> _Extrait du document_
Scénario et dessin : Antoine Schiffers
"Katya" nous plonge en 1998, en pleine guerre de Tchétchénie. Katerina, une femme d'origine tchétchène vivant en Allemagne depuis dix ans, est bouleversée par les images de son pays en ruines. Rongée par l'inquiétude, elle décide de retourner dans son village natal à la recherche de sa fille, Katya. Sur place, elle découvre un territoire dévasté, où la population civile survit dans la peur et la violence de l'armée russe. Dans sa quête désespérée, Katerina croise la route de Malik, un adolescent perdu qui accepte de l'aider dans son périple à moto, au milieu du chaos et des vestiges de la guerre.

> _Complétez ce qui suit_
A - Résumez en deux phrases la présentation de « Katya ».
B - Recopiez, dans la présentation de « Katya », tout le passage allant de « Scénario et dessin » jusqu'à « de la guerre. ».

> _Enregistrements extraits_
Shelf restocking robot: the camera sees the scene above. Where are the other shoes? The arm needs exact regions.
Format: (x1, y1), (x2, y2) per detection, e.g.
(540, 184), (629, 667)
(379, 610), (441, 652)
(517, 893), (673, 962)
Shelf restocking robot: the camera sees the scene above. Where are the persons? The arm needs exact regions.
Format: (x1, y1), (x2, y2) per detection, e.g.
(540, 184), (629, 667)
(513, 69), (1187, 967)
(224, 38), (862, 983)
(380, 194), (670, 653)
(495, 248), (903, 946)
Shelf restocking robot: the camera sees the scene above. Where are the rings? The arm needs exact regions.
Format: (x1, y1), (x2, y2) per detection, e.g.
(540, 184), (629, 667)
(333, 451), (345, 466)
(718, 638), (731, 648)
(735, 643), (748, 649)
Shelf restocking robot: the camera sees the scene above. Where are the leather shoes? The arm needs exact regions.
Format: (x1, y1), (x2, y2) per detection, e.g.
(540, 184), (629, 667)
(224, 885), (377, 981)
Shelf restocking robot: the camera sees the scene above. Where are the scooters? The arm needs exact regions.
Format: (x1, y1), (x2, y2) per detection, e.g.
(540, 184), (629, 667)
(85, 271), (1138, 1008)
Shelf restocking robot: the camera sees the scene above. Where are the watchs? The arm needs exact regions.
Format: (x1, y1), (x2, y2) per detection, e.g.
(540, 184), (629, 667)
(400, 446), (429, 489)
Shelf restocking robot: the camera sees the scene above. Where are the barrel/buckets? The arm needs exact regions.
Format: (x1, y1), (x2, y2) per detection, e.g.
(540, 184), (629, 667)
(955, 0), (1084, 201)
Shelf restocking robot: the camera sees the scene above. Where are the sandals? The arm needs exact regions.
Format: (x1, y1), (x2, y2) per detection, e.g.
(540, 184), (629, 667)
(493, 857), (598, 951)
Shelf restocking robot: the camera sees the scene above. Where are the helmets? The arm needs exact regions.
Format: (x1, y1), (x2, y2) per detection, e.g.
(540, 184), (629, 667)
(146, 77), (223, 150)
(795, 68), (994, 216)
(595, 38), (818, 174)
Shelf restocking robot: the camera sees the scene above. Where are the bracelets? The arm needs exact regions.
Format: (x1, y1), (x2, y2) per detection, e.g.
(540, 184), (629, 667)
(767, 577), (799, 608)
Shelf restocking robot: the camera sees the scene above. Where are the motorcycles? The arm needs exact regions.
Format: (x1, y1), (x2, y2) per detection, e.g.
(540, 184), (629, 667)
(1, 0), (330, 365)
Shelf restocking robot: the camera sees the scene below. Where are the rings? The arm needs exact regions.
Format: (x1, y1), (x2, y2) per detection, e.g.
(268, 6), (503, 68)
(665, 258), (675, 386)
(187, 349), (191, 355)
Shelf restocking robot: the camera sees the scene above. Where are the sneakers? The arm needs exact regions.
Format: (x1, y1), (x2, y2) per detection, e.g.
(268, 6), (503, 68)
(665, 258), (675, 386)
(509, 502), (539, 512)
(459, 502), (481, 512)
==
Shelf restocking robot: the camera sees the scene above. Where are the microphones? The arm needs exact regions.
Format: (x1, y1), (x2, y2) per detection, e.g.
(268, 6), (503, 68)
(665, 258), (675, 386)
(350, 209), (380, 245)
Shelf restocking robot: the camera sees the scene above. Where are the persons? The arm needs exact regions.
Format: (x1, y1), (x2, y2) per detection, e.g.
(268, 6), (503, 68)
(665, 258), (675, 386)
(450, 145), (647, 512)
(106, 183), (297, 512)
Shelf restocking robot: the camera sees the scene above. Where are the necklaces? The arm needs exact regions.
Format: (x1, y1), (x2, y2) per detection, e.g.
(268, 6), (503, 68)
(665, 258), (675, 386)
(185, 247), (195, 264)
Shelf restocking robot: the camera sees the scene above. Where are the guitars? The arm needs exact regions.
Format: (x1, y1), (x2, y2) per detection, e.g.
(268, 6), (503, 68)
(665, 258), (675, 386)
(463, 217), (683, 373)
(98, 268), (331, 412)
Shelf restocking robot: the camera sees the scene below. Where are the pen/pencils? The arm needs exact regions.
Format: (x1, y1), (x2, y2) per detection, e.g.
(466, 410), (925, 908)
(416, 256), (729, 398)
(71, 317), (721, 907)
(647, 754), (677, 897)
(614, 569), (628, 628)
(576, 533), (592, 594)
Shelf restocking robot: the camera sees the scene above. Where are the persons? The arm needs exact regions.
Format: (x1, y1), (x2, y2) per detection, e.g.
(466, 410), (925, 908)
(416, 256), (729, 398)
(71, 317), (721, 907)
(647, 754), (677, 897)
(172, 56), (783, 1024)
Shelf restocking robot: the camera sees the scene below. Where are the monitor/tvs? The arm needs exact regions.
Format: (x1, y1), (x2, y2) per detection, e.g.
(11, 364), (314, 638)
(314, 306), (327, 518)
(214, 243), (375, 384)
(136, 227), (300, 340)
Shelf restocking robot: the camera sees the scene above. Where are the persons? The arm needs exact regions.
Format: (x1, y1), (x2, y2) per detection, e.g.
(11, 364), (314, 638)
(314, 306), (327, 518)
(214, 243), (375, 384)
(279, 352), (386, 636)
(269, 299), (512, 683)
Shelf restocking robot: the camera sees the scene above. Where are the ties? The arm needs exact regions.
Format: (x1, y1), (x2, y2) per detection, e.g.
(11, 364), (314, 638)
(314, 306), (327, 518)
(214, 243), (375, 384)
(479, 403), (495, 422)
--
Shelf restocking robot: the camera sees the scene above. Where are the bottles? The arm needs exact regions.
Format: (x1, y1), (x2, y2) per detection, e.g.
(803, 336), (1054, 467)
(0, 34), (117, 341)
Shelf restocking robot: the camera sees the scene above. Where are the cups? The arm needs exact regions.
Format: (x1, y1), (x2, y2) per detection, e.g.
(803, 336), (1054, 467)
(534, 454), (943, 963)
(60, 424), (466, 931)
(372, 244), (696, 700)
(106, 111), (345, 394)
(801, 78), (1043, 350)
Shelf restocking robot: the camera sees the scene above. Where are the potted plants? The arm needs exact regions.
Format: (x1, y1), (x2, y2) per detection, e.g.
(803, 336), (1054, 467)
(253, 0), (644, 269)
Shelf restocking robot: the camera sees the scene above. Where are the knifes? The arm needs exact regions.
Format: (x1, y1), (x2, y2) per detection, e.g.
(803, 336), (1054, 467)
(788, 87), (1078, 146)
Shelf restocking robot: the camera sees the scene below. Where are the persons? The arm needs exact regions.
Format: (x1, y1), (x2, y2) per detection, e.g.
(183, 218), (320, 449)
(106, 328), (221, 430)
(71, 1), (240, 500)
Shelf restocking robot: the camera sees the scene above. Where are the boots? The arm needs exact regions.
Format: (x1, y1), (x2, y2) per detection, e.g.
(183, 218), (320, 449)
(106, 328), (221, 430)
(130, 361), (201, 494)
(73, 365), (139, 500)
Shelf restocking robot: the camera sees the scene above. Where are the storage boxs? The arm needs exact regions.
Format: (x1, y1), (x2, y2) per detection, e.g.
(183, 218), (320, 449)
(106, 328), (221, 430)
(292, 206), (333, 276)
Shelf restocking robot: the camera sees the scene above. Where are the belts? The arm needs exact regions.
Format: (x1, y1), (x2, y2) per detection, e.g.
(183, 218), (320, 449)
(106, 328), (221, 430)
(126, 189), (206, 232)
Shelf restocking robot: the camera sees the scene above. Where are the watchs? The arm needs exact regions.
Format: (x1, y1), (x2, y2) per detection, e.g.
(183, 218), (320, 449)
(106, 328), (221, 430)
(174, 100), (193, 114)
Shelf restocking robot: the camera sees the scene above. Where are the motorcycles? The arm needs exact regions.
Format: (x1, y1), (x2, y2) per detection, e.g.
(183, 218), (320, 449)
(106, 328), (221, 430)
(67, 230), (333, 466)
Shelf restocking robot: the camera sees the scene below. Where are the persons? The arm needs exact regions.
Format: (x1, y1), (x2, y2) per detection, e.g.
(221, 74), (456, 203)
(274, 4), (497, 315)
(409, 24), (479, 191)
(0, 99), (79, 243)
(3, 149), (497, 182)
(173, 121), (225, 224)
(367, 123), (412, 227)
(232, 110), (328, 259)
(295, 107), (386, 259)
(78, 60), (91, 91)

> _Corrigé des exercices_
A - En 1998, en pleine guerre de Tchétchénie, Katerina, une femme d'origine tchétchène installée en Allemagne depuis dix ans, retourne dans son village natal pour y chercher sa fille, Katya. Elle y découvre un territoire dévasté où les civils survivent dans la peur et la violence de l'armée russe, et un adolescent perdu, Malik, accepte de l'aider dans son périple à moto.

B -
Scénario et dessin : Antoine Schiffers
"Katya" nous plonge en 1998, en pleine guerre de Tchétchénie. Katerina, une femme d'origine tchétchène vivant en Allemagne depuis dix ans, est bouleversée par les images de son pays en ruines. Rongée par l'inquiétude, elle décide de retourner dans son village natal à la recherche de sa fille, Katya. Sur place, elle découvre un territoire dévasté, où la population civile survit dans la peur et la violence de l'armée russe. Dans sa quête désespérée, Katerina croise la route de Malik, un adolescent perdu qui accepte de l'aider dans son périple à moto, au milieu du chaos et des vestiges de la guerre.